Los hombres se habían quedado de una pieza. Seguían dudando. Blaquier escuchaba atentamente, solo se convenció de que era verdad lo que decía François cuando vio a Villafranca caer de rodillas y comenzar a llorar. François logró liberarse de los brazos que lo habían vuelto a sujetar y corrió a abrazarlo. Era la primera vez que Fran-çois veía caer lágrimas por las mejillas curtidas de Villafranca.

El murmullo del mar comenzaba a hacerse audible para Villafranca. Los colores habían vuelto en toda su potencia. Esta vez vio brillar el sol.

En eso se escuchó decir a Blaquier:

—Vayan por el ron.

De súbito Villafranca comprendió todo.

—¡No toquen nada! ¡Ni siquiera intenten acercarse a esas piedras! —exclamó.

—¿Qué pasa, capitán? —protestó Blaquier.

—Nos vamos —indicó Villafranca a la tripulación —No toquen nada de esta isla.

—¿Y el ron?

—El ron corre por mi cuenta —respondió François.

No sin protestas, El Tigre de la Mer emprendió la vuelta despaciosamente. Esta vez los vientos se combinaron para darle vigor al velamen. Conforme se alejaban de la Isla, Villafranca iba sintiendo que sus esperanzas se renovaban y fortalecían. Dejó la nave a cargo de François mientras él contemplaba maravillado el horizonte en toda su anchura y esplendor. El viaje hacia Santo Domingo duró lo que un soplido. La nave cambió la bandera para ingresar al puerto. Era una tarde serena. El trajinar en el muelle, los ruidos de las gaviotas, las olas golpeando la costa, todo eso ahora resultaba reconfortante.
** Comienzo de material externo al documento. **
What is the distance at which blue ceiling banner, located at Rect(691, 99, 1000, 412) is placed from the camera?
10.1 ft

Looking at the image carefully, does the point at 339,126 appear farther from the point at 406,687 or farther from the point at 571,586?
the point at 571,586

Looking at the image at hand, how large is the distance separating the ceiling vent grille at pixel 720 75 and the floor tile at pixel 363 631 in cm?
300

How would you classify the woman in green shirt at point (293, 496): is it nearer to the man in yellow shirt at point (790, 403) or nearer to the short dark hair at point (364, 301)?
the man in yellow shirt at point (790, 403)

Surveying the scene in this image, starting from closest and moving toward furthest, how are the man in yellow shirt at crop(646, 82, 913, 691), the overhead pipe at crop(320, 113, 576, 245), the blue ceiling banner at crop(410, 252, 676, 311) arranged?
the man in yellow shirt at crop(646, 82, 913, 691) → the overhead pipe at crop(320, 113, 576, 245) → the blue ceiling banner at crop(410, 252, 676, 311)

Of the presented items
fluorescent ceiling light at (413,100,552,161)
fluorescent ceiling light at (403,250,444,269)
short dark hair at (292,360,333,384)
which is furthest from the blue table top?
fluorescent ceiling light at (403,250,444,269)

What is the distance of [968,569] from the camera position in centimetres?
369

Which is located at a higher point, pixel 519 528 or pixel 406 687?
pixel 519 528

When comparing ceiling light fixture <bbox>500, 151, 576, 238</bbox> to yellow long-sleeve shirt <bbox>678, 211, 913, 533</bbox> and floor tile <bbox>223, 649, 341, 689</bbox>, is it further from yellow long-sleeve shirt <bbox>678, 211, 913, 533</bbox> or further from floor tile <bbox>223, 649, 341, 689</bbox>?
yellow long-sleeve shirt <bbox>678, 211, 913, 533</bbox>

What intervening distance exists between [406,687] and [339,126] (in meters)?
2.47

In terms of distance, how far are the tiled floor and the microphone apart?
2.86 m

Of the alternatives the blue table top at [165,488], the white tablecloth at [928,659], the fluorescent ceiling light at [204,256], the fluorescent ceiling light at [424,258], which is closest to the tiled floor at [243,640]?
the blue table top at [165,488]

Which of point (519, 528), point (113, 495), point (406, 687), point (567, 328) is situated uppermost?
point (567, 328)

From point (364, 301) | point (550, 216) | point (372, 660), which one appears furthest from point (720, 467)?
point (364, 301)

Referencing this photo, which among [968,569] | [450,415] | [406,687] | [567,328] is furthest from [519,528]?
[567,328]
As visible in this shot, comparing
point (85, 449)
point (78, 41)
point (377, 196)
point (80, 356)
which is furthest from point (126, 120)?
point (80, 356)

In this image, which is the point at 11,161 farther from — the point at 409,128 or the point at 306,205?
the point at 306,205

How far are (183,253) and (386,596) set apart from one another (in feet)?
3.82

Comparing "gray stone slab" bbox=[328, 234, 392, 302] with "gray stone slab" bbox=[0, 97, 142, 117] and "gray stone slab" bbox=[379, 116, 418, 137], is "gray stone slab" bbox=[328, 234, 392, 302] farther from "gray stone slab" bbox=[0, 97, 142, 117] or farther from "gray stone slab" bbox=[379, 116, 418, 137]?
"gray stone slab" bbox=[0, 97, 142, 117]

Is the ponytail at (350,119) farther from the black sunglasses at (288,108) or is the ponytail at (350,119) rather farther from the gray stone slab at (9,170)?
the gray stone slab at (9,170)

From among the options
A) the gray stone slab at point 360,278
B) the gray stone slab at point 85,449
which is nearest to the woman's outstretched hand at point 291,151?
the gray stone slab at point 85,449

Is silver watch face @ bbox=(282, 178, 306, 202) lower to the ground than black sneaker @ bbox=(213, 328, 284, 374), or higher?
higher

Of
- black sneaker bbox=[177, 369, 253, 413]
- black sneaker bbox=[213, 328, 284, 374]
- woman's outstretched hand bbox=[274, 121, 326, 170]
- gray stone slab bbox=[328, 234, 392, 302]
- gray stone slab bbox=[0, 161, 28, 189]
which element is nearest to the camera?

Era tremenda esa sensación de estar dejando atrás los malos días.

—Debo preguntarte algo —quiso saber François.

—Adelante.

—¿Por qué cambiaste súbitamente y no permitiste que trajéramos el ron?

—Cuando la tripulación del Douce Vengeance comenzó a desaparecer, revisé todo lo que había pasado en la isla, en aquél momento no lo comprendí. Pero al volver ahora a la isla, reviví lo que había pasado y me di cuenta que los únicos que no habíamos tocado las piedras fuimos nosotros dos, de allí que concluí que el mal se escondía entre ellas.

—Pero yo entré al castillo.

—Sí, sin embargo, las piedras del exterior estaban cubiertas de moho, no así las del interior.

—Tú estabas tan preocupado por lo que hacías que entraste directamente y yo te seguí.

—¿Puedo pedirte algo mi amigo?

—Si está a mi alcance…

—He de viajar a Europa. Si la buenaventura me acompaña, quizás no vuelva por largo tiempo. ¿Te harías cargo de mis naves?

—Con todo gusto. Yo mismo te conduciré hasta España.

—Gracias.

—¿Has notado el cambio en tu rostro? Juraría que también se ha producido en tu pecho.

—Sí, así es. Estas heridas por fin están sanando.